[Extract to read]
——
The New Copyright Directive: Are OCSSPs Now Required to Carry Certain Content?

23 oktober 2019

Introduction

 

The recently adopted and much-debated Directive (EU) 2019/790 on Copyright in the Digital Single Market (the “DSM Directive”) ought to be implemented by the Member States by June 7, 2021. Bringing into force the national laws, regulations and administrative provisions necessary to comply with the DSM Directive will not be an easy task, seeing that some of its provisions are quite vague and wordy. One of many questions is to what extent the DSM Directive seeks to impose mandatory obligations on market players, i.e. compulsory requirements that cannot be adjusted or mitigated by agreements between rightholders, users of copyrighted content, service providers and/or other actors.

 

This article discusses whether or not the DSM Directive should be understood as limiting the contractual freedom of so-called “online content-sharing service providers” to avoid prevention of non-infringing uses of content, such as legitimate uses under exceptions or limitations to copyright.

 

Background

 

One of the most controversial provisions of the DSM Directive, i.e. Article 17, applies to online content-sharing service providers (“OCSSPs”). An OCSSP is defined as a service provider of which the main or one of the main purposes is to store and give the public access to a large amount of copyright-protected works or other protected content uploaded by its users, which it organizes and promotes for profit-making purposes. Article 17 thus applies not only to large content providers such as YouTube, Dailymotion and Vimeo, but to any type of user-upload service provider that fits the broad definition.
——
[What the task requires]
Resume the article on the DSM Directive and online content-sharing service providers, starting right after its last sentence.

[Material provided]
——
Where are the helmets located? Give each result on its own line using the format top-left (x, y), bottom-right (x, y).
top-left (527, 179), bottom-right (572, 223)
——
[Output for this task]
Article 17(1) explains that OCSSPs are performing an act of public communication or an act of making available to the public when they provide public access to uploaded copyrighted content. Therefore, according to Article 17(1), OCSSPs shall obtain relevant authorizations from the right­holders. In other words, OCSSPs are made primarily liable for their users’ uploads.

 

In addition, according to Article 17(3), OCSSPs shall no longer benefit from the limitation of liability established in Article 14(1) of the Electronic Commerce Directive 2000/31/EC (the “safe harbour”). Instead, Article 17(4) of the DSM Directive imposes a duty of care on OCSSPs to prevent copyright infringements from taking place on their platforms. In the absence of authorization, an OCSSP giving the public access to copyright-protected works (or other protected content) uploaded by its users will thus be liable for copyright infringement unless the OCSSP demonstrates that it has: (i) used its best efforts to obtain an authorization; (ii) used its best efforts to ensure the unavailability of content for which the rightholders have provided the OCSSP with the relevant and necessary information; and, in any event (iii) acted expeditiously, upon receiving an adequate notice from the rightholders, to disable access to, or remove from their websites, the notified content and used its best efforts to prevent their future uploads.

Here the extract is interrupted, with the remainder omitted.